### Stated task
Copy the stretch of the listing from the line that contains "How distant is" through the line that contains "5.14 meters", requests included and unchanged, but multiply every distance in the answers by 1.4 and round each result to the same number of decimal places it originally had, with halves rounded up.

### Material for this exercise
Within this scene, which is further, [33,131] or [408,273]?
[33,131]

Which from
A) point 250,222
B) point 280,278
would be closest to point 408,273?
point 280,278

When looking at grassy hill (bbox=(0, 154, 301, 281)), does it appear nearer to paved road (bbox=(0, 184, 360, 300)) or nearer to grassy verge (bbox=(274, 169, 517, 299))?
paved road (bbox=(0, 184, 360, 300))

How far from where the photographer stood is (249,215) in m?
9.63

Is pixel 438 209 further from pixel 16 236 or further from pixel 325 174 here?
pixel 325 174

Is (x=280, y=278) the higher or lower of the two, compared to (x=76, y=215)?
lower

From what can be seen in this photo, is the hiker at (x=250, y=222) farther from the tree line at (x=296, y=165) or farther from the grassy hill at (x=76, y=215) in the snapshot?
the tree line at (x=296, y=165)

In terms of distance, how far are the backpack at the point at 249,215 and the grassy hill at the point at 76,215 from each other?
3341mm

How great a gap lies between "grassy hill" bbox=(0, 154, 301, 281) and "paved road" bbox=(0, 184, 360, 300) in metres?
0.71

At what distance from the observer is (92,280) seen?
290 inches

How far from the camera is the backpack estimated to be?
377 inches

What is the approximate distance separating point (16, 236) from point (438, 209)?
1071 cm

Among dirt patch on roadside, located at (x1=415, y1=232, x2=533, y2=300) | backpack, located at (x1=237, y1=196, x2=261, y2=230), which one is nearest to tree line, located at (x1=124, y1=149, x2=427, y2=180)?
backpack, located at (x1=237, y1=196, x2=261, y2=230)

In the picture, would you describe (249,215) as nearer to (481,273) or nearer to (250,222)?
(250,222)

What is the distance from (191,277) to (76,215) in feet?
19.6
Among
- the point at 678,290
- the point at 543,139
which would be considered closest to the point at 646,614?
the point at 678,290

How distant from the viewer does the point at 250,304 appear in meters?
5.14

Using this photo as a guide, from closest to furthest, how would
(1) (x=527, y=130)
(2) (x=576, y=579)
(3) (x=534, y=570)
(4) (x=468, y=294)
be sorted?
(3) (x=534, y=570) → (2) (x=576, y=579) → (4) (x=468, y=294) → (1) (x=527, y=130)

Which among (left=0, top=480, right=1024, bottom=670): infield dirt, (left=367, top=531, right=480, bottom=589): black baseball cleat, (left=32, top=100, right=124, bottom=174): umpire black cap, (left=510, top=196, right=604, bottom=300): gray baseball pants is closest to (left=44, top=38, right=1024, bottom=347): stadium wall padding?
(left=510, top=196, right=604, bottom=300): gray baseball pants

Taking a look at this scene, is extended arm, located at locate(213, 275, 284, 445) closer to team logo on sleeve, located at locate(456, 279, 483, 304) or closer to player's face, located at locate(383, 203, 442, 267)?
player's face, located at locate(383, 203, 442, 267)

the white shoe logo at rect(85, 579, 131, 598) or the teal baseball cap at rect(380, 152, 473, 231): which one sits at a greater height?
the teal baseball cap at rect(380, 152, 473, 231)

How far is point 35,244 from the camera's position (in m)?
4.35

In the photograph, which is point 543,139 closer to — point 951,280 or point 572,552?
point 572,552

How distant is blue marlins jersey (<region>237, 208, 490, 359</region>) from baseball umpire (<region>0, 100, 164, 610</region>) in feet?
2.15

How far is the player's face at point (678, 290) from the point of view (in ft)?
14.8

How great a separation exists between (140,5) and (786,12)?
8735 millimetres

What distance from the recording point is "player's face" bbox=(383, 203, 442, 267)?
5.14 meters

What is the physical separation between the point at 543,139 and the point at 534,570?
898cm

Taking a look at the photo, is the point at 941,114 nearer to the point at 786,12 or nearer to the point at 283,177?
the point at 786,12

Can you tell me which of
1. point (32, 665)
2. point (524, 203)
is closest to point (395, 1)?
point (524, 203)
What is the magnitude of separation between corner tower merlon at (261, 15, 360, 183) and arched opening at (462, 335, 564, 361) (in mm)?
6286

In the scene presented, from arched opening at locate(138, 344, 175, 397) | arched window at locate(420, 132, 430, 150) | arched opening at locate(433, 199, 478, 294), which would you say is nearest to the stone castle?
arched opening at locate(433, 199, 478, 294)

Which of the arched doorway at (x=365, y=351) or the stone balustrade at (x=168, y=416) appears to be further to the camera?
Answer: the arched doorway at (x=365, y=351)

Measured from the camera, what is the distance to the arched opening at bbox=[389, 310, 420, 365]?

### The reply
How distant is blue marlins jersey (<region>237, 208, 490, 359</region>) from baseball umpire (<region>0, 100, 164, 610</region>) in feet?
3.01

How far is the player's face at point (678, 290) from the point of view (in ft)?
20.7

How great a separation exists between (140,5) and (786,12)?
12229 millimetres

What distance from the recording point is "player's face" bbox=(383, 203, 442, 267)?
7.20 meters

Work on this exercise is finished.